Set $k^\prime(x)=0$.
$16x^{2}(x + 3)=0$
$x = 0$ or $x=-3$
When $x=-3$, $k(-3)=4(-3)^{4}+16(-3)^{3}=4\times81-16\times27=324 - 432=-108$
When $x = 0$, $k(0)=0$
So the critical points are $(-3,-108)$ and $(0,0)$

Step3: Classify critical points

Use the first - derivative test.
Choose test points: Let's choose $x=-4$, $x=-1$ and $x = 1$
$k^\prime(-4)=16(-4)^{2}(-4 + 3)=16\times16\times(-1)<0$
$k^\prime(-1)=16(-1)^{2}(-1 + 3)=16\times1\times2>0$
$k^\prime(1)=16\times1^{2}(1 + 3)=16\times4>0$
Since $k^\prime(x)$ changes sign from negative to positive at $x=-3$, $(-3,-108)$ is a relative minimum.

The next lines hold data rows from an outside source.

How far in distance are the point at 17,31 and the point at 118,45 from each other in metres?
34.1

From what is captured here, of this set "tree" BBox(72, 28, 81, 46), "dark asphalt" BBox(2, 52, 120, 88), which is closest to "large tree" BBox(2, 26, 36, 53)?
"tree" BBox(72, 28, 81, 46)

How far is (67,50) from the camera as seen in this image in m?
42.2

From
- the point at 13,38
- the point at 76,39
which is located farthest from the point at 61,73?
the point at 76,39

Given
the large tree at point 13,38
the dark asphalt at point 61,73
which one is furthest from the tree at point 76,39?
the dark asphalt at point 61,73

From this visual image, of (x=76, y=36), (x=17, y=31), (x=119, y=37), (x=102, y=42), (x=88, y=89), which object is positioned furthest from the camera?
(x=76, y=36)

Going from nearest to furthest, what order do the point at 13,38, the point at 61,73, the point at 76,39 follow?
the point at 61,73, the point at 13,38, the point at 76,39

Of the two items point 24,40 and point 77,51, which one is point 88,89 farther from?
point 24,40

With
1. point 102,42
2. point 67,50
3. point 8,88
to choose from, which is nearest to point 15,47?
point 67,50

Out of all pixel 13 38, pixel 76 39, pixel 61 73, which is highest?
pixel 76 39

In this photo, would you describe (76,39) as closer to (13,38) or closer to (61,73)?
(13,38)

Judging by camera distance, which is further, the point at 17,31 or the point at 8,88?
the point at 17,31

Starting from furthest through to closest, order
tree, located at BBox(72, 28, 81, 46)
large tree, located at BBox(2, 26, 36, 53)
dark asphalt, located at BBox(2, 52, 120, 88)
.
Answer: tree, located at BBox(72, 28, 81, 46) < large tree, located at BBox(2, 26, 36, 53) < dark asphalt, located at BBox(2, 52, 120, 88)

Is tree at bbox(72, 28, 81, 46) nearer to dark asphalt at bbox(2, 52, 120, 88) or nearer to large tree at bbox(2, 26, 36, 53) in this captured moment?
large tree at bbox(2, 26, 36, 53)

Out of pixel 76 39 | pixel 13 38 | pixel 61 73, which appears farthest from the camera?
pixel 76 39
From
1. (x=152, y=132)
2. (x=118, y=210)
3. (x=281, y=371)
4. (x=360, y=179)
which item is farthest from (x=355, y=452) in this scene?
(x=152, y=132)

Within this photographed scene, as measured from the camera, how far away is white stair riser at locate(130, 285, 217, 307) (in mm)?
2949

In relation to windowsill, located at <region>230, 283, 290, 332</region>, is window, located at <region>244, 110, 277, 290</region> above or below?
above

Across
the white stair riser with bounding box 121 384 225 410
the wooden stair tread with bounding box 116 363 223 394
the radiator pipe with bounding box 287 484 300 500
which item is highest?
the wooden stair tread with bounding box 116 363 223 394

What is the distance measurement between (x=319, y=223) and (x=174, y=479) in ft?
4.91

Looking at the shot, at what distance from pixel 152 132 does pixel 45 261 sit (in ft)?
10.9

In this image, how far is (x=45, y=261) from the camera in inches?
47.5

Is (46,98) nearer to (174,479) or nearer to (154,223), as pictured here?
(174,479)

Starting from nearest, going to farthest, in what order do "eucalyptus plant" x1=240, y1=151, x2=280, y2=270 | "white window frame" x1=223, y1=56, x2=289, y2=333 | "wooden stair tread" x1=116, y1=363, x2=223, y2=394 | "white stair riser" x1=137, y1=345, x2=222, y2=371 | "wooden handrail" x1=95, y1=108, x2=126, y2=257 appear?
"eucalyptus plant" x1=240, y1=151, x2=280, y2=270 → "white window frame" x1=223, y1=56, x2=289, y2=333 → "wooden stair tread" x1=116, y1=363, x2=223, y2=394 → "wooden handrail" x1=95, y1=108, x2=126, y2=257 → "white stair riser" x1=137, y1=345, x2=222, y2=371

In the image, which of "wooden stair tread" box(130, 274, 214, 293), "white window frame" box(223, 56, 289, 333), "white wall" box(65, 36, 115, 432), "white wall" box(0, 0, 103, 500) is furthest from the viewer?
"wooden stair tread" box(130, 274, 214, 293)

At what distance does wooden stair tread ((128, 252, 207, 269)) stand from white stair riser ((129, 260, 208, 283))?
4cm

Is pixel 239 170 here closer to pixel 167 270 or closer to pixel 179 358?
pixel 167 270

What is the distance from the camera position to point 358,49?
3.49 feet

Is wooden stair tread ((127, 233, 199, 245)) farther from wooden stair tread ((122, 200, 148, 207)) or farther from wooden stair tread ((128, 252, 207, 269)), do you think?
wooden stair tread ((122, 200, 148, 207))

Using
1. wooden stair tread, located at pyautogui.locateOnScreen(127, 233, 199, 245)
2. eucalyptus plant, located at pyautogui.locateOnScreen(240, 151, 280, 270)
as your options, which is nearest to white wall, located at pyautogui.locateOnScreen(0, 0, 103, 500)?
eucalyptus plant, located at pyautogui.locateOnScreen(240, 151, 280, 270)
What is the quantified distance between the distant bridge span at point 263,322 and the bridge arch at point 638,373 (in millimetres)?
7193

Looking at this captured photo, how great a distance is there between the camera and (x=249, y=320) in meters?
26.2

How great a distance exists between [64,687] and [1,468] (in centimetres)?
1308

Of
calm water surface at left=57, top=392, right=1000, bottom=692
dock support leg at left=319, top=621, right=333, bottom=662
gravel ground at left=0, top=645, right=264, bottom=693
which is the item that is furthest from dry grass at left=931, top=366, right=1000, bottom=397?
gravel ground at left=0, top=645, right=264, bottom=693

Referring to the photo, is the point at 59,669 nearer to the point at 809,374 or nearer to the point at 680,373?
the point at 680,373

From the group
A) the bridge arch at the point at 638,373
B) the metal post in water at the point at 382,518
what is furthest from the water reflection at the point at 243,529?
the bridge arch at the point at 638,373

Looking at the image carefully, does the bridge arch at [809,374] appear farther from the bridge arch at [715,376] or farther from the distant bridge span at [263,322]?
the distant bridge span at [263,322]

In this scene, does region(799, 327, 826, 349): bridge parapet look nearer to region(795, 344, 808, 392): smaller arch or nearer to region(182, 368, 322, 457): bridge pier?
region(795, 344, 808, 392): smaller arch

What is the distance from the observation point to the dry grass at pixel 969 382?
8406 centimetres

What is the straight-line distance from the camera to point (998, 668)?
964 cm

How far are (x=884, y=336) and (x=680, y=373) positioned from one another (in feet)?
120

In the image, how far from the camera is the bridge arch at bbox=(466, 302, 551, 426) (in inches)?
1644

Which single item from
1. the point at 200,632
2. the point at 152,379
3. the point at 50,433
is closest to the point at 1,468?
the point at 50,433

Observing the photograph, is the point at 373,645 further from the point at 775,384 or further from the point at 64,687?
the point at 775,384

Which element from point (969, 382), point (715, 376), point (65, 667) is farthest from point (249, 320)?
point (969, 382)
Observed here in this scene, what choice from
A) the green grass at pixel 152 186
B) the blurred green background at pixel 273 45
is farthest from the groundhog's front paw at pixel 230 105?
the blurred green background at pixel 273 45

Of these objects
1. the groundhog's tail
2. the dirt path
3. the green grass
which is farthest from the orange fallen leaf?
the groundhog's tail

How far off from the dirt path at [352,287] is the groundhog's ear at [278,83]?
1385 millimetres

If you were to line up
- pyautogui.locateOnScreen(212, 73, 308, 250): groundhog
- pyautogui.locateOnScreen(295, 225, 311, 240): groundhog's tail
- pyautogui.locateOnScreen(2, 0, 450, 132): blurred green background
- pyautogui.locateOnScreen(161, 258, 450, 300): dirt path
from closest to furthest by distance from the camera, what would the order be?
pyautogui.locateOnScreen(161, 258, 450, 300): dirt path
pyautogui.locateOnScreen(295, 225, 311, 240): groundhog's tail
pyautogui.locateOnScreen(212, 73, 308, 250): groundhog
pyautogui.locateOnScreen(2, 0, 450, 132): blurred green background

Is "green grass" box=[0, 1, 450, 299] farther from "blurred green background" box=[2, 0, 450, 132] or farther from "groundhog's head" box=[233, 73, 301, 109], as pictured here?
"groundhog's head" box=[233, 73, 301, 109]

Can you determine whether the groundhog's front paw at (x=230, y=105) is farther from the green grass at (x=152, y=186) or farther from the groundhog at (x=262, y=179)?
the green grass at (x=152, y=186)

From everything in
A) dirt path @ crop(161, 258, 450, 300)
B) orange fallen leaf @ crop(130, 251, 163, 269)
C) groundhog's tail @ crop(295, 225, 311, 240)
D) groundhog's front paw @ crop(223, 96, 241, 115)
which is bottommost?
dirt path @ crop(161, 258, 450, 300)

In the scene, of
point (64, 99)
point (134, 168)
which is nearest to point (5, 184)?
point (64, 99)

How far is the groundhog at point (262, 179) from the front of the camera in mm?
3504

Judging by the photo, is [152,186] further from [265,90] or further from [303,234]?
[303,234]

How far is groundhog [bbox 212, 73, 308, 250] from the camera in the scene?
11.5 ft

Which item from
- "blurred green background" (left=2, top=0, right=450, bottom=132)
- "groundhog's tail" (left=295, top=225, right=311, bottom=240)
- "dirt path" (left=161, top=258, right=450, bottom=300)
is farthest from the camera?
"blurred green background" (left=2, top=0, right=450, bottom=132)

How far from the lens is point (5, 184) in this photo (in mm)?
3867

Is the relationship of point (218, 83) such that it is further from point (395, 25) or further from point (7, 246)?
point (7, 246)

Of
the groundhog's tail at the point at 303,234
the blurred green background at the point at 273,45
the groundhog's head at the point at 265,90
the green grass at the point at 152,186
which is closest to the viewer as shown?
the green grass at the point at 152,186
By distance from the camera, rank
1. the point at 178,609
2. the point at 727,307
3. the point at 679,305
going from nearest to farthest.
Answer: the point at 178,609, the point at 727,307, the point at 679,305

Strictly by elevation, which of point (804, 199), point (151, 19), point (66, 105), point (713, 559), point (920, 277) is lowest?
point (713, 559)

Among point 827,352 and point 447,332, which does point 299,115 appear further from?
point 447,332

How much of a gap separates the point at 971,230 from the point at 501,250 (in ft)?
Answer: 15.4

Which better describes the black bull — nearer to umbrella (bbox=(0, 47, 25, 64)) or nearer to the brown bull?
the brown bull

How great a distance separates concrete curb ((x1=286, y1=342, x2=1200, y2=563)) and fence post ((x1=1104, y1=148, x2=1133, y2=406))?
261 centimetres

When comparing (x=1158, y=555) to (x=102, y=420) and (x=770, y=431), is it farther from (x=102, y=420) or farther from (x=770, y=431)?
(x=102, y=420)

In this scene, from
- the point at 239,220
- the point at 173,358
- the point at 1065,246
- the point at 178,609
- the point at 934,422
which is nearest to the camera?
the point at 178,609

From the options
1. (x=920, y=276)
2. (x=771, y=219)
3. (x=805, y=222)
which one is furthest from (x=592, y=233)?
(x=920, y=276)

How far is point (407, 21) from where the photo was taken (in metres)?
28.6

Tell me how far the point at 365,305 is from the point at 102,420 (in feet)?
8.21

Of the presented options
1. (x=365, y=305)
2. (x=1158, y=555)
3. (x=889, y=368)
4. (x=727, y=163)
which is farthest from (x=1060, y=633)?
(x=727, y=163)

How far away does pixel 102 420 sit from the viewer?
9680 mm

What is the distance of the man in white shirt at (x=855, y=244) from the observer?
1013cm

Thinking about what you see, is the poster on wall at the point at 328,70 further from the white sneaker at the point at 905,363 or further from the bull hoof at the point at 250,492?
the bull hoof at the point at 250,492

Since $k^\prime(x)$ does not change sign at $x = 0$, $(0,0)$ is neither a relative maximum nor a relative minimum.

Step4: Find the second - derivative

Differentiate $k^\prime(x)=16x^{3}+48x^{2}$
$k^{\prime\prime}(x)=48x^{2}+96x=48x(x + 2)$

Step5: Find points of inflection

Set $k^{\prime\prime}(x)=0$
$48x(x + 2)=0$
$x = 0$ or $x=-2$
When $x=-2$, $k(-2)=4(-2)^{4}+16(-2)^{3}=4\times16-16\times8=64 - 128=-64$
So the points of inflection are $(0,0)$ and $(-2,-64)$

Step6: Find intervals of concavity

Choose test points: Let's choose $x=-3$, $x=-1$ and $x = 1$
$k^{\prime\prime}(-3)=48(-3)(-3 + 2)=48\times(-3)\times(-1)>0$
$k^{\prime\prime}(-1)=48(-1)(-1 + 2)=48\times(-1)\times1<0$
$k^{\prime\prime}(1)=48\times1\times(1 + 2)=48\times3>0$
The function is concave up on $(-\infty,-2)\cup(0,\infty)$ and concave down on $(-2,0)$

Step7: Find intervals of increase and decrease

The function is decreasing on $(-\infty,-3)$ and increasing on $(-3,\infty)$

Answer:

a) Critical points: $(-3,-108)$ (relative minimum), $(0,0)$ (neither)
b) Increasing on $(-3,\infty)$, decreasing on $(-\infty,-3)$
c) Points of inflection: $(0,0)$ and $(-2,-64)$
d) Concave up on $(-\infty,-2)\cup(0,\infty)$, concave down on $(-2,0)$
e) To sketch the graph: Mark the critical points $(-3,-108)$ and $(0,0)$, the points of inflection $(-2,-64)$ and $(0,0)$. The function is decreasing until $x=-3$, then increasing. It is concave up until $x=-2$, concave down from $x=-2$ to $x = 0$ and concave up again for $x>0$.